## Your goal
Each record that follows should be repeated exactly, with no pictures carried over.

Short text fragments from websites
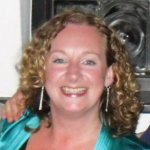 Olivia Stevens / Arts Manager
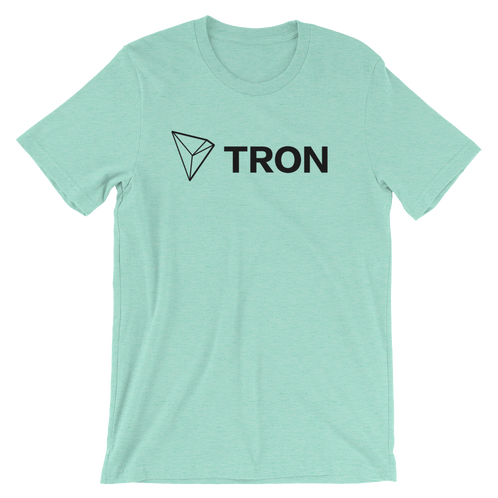 Tron coin logo png. T shirt trx products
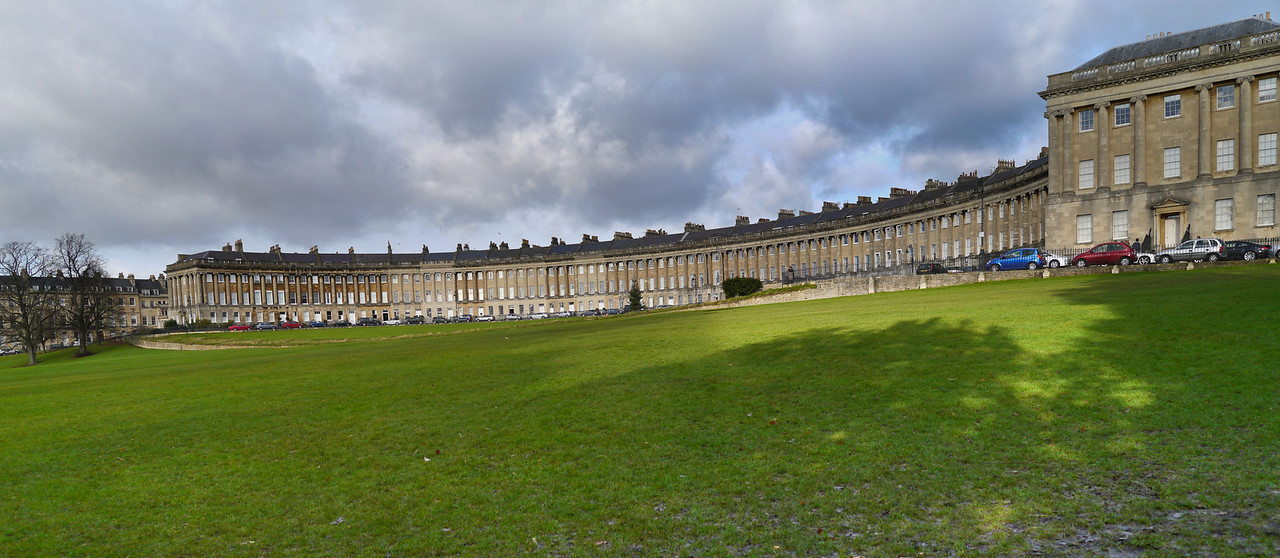 Panorama of the Royal Crescent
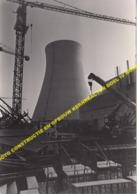 5 X GROTE FOTO CONSTRUCTIE BOUW KERNREACTOR DOEL IV 15.2.1980 INDUSTRIEEL ERFGOED CONSTRUCTION REACTEUR NUCLEAIRE DOEL 4 - Beveren-Waas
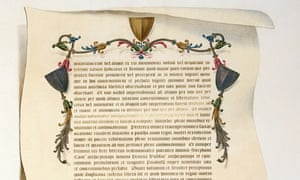 A detail from a facsimile of the Magna Carta by J Harris.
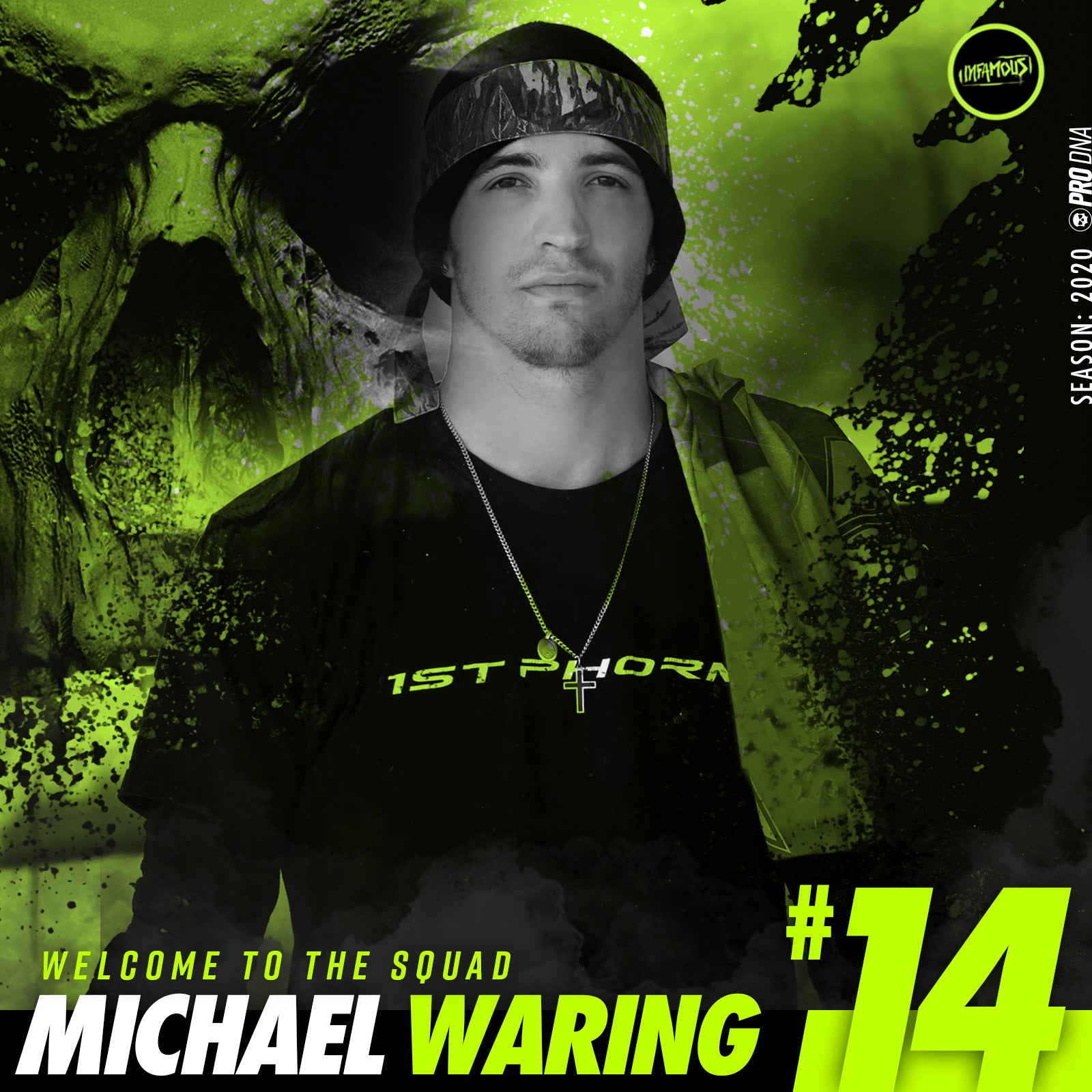 MICHAEL WARING signs with infamous for 2020 season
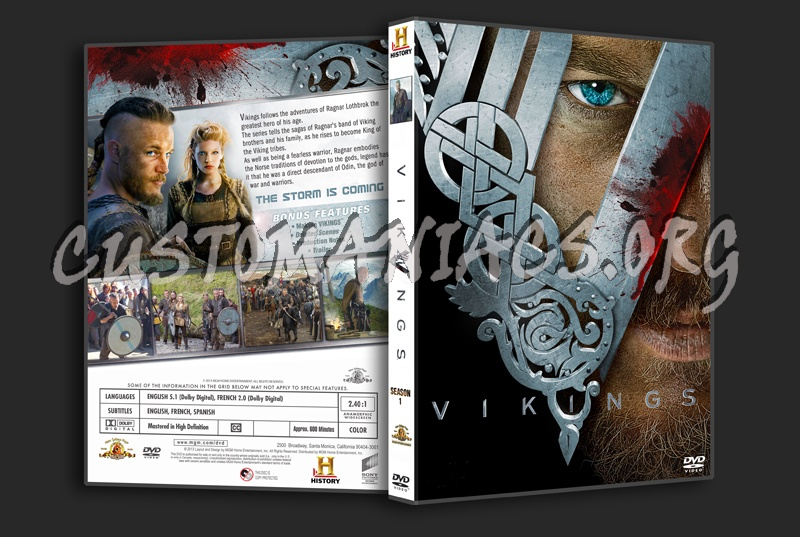 Vikings s1 dvd cover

## Expected answer
 Olivia Stevens / Arts Manager
 Tron coin logo png. T shirt trx products
 Panorama of the Royal Crescent
 5 X GROTE FOTO CONSTRUCTIE BOUW KERNREACTOR DOEL IV 15.2.1980 INDUSTRIEEL ERFGOED CONSTRUCTION REACTEUR NUCLEAIRE DOEL 4 - Beveren-Waas
 A detail from a facsimile of the Magna Carta by J Harris.
 MICHAEL WARING signs with infamous for 2020 season
 Vikings s1 dvd cover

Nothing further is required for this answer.